# Anyone catching flathead?



## katfish (Apr 7, 2004)

I haven't heard of anyone catching flathead in the last 2 weeks.

I will still take my bride out tonight looking. I told Chad she will probably
get a 60+ even though we (Chad and I) have been beating the water 
to a froth looking for big fish.

I can't catch them at home on the couch and I vowed to get my
moneys worth out of my fishing license

C'mon guys, All I need is a few experts to tell me you can't catch flathead in August


----------



## chris1162 (Mar 12, 2008)

it's been real slow here on the great miami river in normally productive spots.


----------



## BigDub007 (Apr 1, 2010)

well i dont know if this helps but i hooked into a monster flatty @ hoover ressivior trolling a sr5 in 13 ft. soo if they are hitting crankbaits i would asume .......also got a 7-10 pound flatty @ scitoto fishing with a worm on bottom lol


----------



## flatheadkid (Aug 1, 2008)

i caught a 5lber 2 days ago down at wills creek lake.I have been getting skunked this year guess its just not a good year for me.


----------



## Fisherman 3234 (Sep 8, 2008)

It has been ridiculously quiet up here in Northwestern Ohio on the Maumee.


----------



## smoothkip25 (Nov 17, 2008)

Muskingum has been slow, Only a handful of fish in the teens!


----------



## monsterKAT11 (Jun 20, 2004)

last weekend we caught a 20lb, then 10 mins later a 28.5lb on the GMR, then almost immediately after release, my other rod took off and but i missed it. they turned on hard for about 20 mins. then nothing again. that was around 12:00


----------



## dinkbuster1 (Oct 28, 2005)

been catching a lot of small flatheads the past month, nothing over 20lb though. been fishing "mediocre" spots that are real easy to get to, not concerned about big fish this year rather just getting out relaxing and tossing back a few cold ones. unless i catch one over 30lb, or more than a couple over 20 i usually dont post trip reports or take pics. 
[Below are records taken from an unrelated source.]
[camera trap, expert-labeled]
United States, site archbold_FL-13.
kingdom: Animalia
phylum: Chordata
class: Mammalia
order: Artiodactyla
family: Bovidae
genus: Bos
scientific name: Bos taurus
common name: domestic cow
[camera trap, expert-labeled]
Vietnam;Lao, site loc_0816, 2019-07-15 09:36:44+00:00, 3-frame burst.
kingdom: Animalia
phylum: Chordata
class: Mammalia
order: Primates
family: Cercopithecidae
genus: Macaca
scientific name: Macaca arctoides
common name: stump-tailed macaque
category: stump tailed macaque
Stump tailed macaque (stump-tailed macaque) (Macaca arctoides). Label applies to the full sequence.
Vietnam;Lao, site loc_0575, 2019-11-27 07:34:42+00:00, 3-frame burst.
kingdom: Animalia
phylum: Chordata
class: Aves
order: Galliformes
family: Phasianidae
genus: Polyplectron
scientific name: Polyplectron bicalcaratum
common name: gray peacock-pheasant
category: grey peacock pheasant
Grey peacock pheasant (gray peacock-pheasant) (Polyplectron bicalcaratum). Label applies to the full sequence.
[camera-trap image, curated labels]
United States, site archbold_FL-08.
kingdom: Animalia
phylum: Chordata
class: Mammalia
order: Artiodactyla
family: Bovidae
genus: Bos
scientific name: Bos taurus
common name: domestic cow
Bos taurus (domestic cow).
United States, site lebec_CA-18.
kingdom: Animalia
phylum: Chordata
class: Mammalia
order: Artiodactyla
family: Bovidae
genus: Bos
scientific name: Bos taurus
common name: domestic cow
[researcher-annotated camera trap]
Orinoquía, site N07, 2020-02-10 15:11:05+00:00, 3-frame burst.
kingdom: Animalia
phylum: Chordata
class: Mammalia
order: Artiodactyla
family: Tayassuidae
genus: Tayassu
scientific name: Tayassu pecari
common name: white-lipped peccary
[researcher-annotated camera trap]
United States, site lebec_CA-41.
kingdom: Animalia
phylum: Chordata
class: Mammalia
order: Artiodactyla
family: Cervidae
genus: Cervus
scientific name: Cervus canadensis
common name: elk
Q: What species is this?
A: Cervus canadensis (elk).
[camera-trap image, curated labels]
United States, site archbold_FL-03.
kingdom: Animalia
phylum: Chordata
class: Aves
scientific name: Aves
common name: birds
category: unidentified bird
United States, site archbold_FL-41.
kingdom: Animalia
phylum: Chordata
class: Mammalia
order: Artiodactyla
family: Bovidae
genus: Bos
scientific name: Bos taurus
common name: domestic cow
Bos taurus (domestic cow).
been takin it easy this year due to spending a lot of time with our kid who is on his way to being 2yrs old, its a lot more fun than fishing to me now. 

about 2 more years and he's gonna be my "pack mule" and be going with me fishing.


----------



## spiff (Jun 3, 2004)

One 2 lber on the ohio...can't even catch bait right now.


----------



## flathunter (Apr 5, 2004)

Nothing for me on the scioto, I hope it picks up just a tad come mid september.


----------



## Fisherman 3234 (Sep 8, 2008)

Man I hope the bite turns on soon, or else I'm gonna go nuts!


----------



## katfish (Apr 7, 2004)

My wife and I went Thur nite :S

Me & Chad & Travis & Richard went Fri night.
Chad and Trav at one spot and me and Richard (with 2 pirates) went to another.

Chad got a channel and our 2 pirates got 3 channel cats. Pirates 
were happy and the adults not so much.

Both nights were very comfortable and clear for beautiful nights out 
for people. Water needs to cool to get the fish going I reckon.


----------



## bigcat62 (Sep 3, 2009)

Well Robby, I thought it was pretty warm to sleep. Not much air movement. Did I here Richard missed one?


----------



## pendog66 (Mar 23, 2005)

only one over 20 lbs in the last month, mainly 15 and under


----------



## pendog66 (Mar 23, 2005)

monsterKAT11 said:


> last weekend we caught a 20lb, then 10 mins later a 28.5lb on the GMR, then almost immediately after release, my other rod took off and but i missed it. they turned on hard for about 20 mins. then nothing again. that was around 12:00


congrats on the 28.5 korey


----------



## monsterKAT11 (Jun 20, 2004)

pendog66 said:


> congrats on the 28.5 korey


thanks man, you know whats funny? i caught him again this last friday haha


----------



## pendog66 (Mar 23, 2005)

monsterKAT11 said:


> thanks man, you know whats funny? i caught him again this last friday haha


lol, keep feeding him baits every week and he will be up to 30 before you know it


----------



## bigcatjoe (Sep 6, 2006)

Actions been somewhat steady for us Robby. Getting a few skunks too but thats flatheadin'.


----------



## Booosh (Jun 2, 2006)

Fished the Muskingum last sat. not 1 bite using live bluegills


----------